In the major movements since Vietnam, the imagery and memory of that war were always evident. Media reports about the nuclear freeze, pro-choice activities, the fight against apartheid in South Africa, the resistance to Reagan's wars in Central America or, most recently, the protests against globalization and the WTO make frequent reference to the Vietnam era. This connection between the past, the 1960s, and a subsequent era, the 1980s, was nowhere more evident than in the movement against U.S. involvement in Central America. Time and again activists as well as the general public linked Vietnam with El Salvador and Nicaragua. Journalists often wrote of the possibility of a "Vietnam-style war" in the jungles of Latin America. "Here we go again! Gulf of Tonkin day," warned one congress member amid a house debate on Central American policy. Upwards of 70 percent of Americans opposed the deployment of American soldiers to Central America and similar numbers believed that events in that region could lead to "another Vietnam." Perhaps this mood was best summed up by one of the more popular bumper stickers of the day: "El Salvador is Spanish for Vietnam."

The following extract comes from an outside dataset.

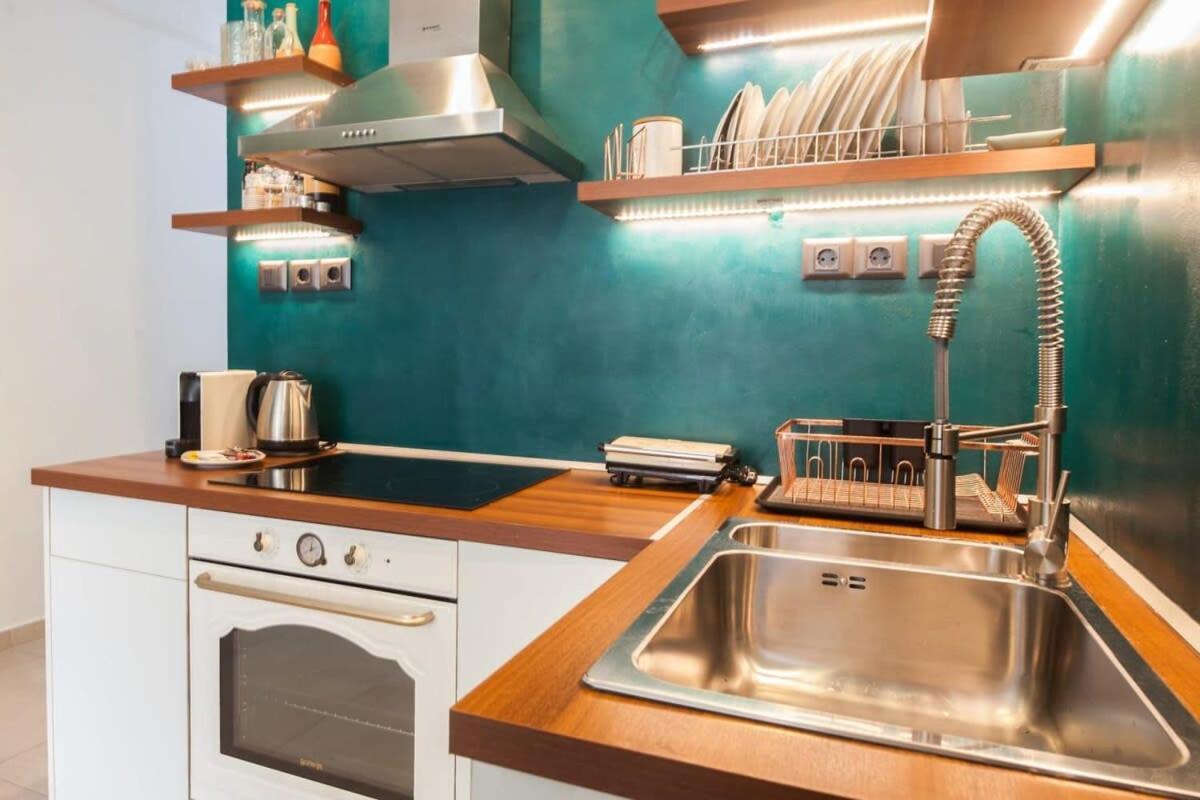אתונה Beautiful Elegant Apartment Next To Monastiraki מראה חיצוני תמונה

Currently, the legacy of the Vietnam era Peace Movement is again being revived. As young activists, environmentalists, unions, and other groups have formed a mass movement against globalization, the 1960s has again become a pivot point for a political movement. Young protestors, many not even born before the Vietnam War ended, are learning about that era, while veteran activists are able to apply the lessons they learned in an earlier generation. In my own case, in the past twelve months I have conduced Vietnam-style "teach-ins" on Kosovo, Henry Kissinger, the WTO, and George Bush, and students asked questions about Vietnam during each of them. As much as Adam Garfinkle and others might like to dismiss, discredit, and bury the activism of the antiwar movement, to substitute a Forrest Gump caricature in place of a reasoned analysis, it remains a shining example of democracy in the streets. While the movement was far from perfect or sacred and was susceptible to excess, it was on the right side of history, morally and politically. The only thing that is obscene, illegal, and anti-patriotic is the attempt, a quarter-century later, to deny its worth and suppress its memory.